Kinski even manages to pull off the happy ending, which I have to admit completely surprised me. Given my overly developed sense of self-deprecation, I tend to expect any story about obsession to end badly (thus presenting me with yet another lesson which I intellectually understand but refuse to take to heart). And in a sense, the grand scheme at the heart of Fitzcarraldo does fail: they get the steamship over the ridge and into the Ucayali, they have a great big party, and while Fitzgerald is passed out that night the chief of the natives who provided all the physical labor machetes the mooring lines. All along Fitzgerald wondered why the natives were helping, beyond their fascination with the “white ship”, and it turns out the answer is they wanted to make a sacrificial offering to the angry river gods by sending the white ship into the rapids. The steamer barely survives the unexpected early-morning tumble down the rapids, at which point Fitzgerald is back where he started with no rubber harvested and his government grant of land use about to expire, without enough time to do it all over again.

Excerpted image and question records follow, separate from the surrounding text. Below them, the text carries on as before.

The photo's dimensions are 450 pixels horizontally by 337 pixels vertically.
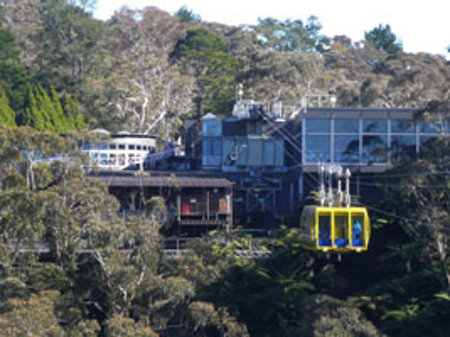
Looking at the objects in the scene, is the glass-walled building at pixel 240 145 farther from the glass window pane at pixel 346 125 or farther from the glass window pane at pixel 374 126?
the glass window pane at pixel 374 126

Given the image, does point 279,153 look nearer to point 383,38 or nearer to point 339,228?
point 339,228

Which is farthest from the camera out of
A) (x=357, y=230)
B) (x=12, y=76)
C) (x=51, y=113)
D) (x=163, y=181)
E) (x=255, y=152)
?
(x=12, y=76)

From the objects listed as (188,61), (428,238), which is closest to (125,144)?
(188,61)

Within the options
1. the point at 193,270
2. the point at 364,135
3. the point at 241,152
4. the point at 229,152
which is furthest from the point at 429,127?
the point at 193,270

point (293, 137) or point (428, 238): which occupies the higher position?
point (293, 137)

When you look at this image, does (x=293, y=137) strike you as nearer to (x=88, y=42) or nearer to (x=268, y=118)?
(x=268, y=118)

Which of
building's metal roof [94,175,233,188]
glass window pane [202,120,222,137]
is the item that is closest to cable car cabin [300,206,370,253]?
building's metal roof [94,175,233,188]

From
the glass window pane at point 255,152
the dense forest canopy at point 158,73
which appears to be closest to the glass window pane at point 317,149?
the glass window pane at point 255,152
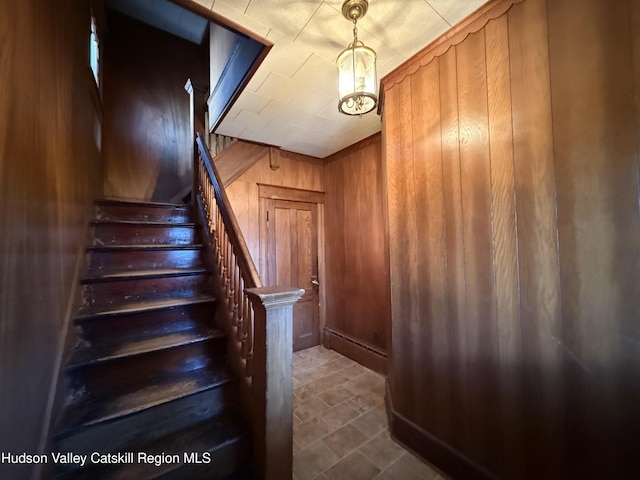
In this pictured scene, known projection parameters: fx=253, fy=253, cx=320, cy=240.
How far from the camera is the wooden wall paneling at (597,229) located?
0.95 m

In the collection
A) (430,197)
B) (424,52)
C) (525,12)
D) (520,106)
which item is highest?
(424,52)

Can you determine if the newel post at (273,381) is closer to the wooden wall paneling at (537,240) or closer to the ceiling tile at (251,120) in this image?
the wooden wall paneling at (537,240)

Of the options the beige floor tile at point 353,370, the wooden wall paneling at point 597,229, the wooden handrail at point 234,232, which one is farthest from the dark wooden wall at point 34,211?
the beige floor tile at point 353,370

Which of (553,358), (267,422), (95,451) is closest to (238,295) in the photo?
(267,422)

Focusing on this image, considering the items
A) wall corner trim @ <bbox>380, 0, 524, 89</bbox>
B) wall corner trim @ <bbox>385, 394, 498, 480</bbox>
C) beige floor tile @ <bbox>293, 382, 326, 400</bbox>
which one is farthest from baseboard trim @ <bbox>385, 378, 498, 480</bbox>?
wall corner trim @ <bbox>380, 0, 524, 89</bbox>

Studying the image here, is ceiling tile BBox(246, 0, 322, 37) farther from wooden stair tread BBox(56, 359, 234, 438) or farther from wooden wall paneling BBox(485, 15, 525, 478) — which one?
wooden stair tread BBox(56, 359, 234, 438)

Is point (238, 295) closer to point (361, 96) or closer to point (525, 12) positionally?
point (361, 96)

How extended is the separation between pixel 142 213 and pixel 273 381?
1.99 m

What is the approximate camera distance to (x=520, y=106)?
48.1 inches

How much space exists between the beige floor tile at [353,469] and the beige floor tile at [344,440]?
0.06 metres

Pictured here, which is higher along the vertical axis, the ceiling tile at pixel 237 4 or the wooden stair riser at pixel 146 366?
the ceiling tile at pixel 237 4

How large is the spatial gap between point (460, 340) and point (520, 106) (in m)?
1.27

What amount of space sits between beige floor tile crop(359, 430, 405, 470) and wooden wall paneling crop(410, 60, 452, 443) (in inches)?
10.6

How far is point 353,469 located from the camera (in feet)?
5.18
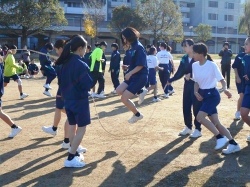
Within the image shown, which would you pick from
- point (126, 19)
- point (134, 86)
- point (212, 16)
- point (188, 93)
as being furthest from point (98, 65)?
point (212, 16)

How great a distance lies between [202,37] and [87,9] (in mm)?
20469

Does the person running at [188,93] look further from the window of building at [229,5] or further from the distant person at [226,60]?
the window of building at [229,5]

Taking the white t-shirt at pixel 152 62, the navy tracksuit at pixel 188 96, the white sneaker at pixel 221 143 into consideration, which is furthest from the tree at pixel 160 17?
the white sneaker at pixel 221 143

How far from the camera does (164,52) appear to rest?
12.8 m

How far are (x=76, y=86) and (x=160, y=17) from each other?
151 feet

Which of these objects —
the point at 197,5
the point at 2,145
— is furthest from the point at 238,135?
the point at 197,5

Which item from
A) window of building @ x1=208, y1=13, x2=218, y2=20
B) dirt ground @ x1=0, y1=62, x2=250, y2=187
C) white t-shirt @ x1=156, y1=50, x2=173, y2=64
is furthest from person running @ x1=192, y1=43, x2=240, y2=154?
window of building @ x1=208, y1=13, x2=218, y2=20

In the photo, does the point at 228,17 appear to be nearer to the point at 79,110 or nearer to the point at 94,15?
the point at 94,15

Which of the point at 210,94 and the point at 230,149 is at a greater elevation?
the point at 210,94

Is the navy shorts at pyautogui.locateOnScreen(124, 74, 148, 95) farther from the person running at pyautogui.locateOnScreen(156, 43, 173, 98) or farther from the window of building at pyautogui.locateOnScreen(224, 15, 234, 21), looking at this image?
the window of building at pyautogui.locateOnScreen(224, 15, 234, 21)

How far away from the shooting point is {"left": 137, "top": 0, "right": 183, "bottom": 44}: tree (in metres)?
49.0

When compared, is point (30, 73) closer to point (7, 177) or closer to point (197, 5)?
point (7, 177)

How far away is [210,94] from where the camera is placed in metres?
5.68

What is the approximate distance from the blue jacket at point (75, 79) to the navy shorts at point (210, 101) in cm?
190
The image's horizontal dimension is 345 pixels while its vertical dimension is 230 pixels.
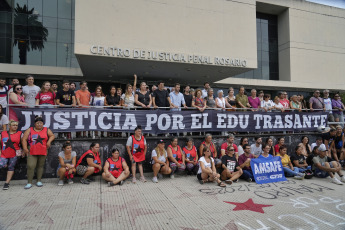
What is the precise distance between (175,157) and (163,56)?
6347mm

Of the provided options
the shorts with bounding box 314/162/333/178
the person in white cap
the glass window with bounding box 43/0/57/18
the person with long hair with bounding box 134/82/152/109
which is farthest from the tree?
the shorts with bounding box 314/162/333/178

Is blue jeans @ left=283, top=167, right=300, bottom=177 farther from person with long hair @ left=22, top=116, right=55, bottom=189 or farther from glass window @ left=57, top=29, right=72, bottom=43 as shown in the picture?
glass window @ left=57, top=29, right=72, bottom=43

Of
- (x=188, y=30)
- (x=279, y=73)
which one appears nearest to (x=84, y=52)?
(x=188, y=30)

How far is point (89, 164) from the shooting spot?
626 cm

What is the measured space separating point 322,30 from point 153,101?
25.1 meters

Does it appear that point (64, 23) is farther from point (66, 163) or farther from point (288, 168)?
point (288, 168)

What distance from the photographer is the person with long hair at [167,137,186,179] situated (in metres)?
6.89

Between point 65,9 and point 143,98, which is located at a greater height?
point 65,9

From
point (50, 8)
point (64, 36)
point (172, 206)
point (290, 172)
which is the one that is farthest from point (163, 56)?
point (50, 8)

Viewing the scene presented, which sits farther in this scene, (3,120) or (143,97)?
(143,97)

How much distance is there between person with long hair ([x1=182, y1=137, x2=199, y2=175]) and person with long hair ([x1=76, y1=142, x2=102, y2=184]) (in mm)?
2765

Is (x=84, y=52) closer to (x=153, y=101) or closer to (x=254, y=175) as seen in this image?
(x=153, y=101)

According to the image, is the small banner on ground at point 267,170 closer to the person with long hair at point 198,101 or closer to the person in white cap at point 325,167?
the person in white cap at point 325,167

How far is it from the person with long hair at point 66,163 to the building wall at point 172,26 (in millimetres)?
→ 5572
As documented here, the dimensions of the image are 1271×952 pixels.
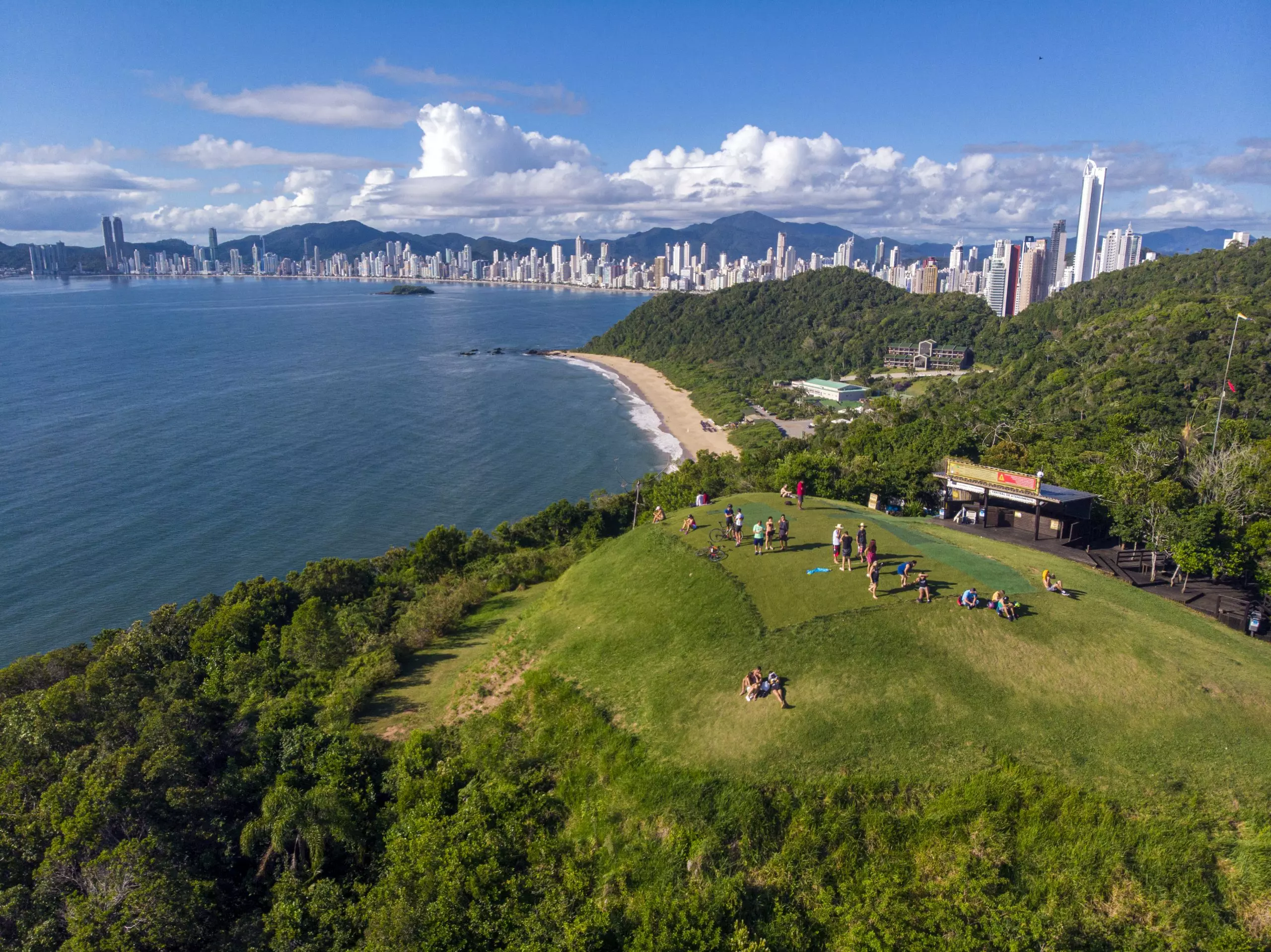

So all he can do is sell the damaged steamer to make back a fraction of the money. But instead of despairing, he takes that last bit of cash and uses it to buy three things and rent one other. He also makes the sale of the steamer contingent on being able to use it for one final trip. The movie ends with Fitzgerald riding the steamer back to Iquitos, with the full cast of a production of Bellini’s The Puritans, performing in costume on the topdeck (the performers’ time being what he rented). Fitzgerald is wearing the filthy suit he dressed in every day of his doomed expedition, with a new black tailcoat (purchase number one) on top of it. He smokes a fine cigar (purchase number two) and stands beside a red velvet upholstered chair (purchase number three, and undisputably my favorite as he bought it to fulfill a promise he made to a fellow opera lover that he’d get a seat in the box on the opera house’s opening night; said fellow enthusiast is a wild pig). And all of Iquitos comes out to cheer wildly at his return, and credits. It really, really shouldn’t work because it’s so goofily cheesey, but again, all due credit to Kinski for selling the soulful satisfaction that Fitzgerald must feel in managing, after a fashion, to bring opera to Iquitos, all conveyed without a word in the way that he smiles and holds his head high and sucks contentedly on his cigar.
Obsessions can lead you to greatness, or they can lead you to ruin … OR they can lead you down interesting less-traveled paths and help you figure out non-standard ways of getting what you want. It’s the difference between focusing on where you’d like to be and fixating on how you end up getting there.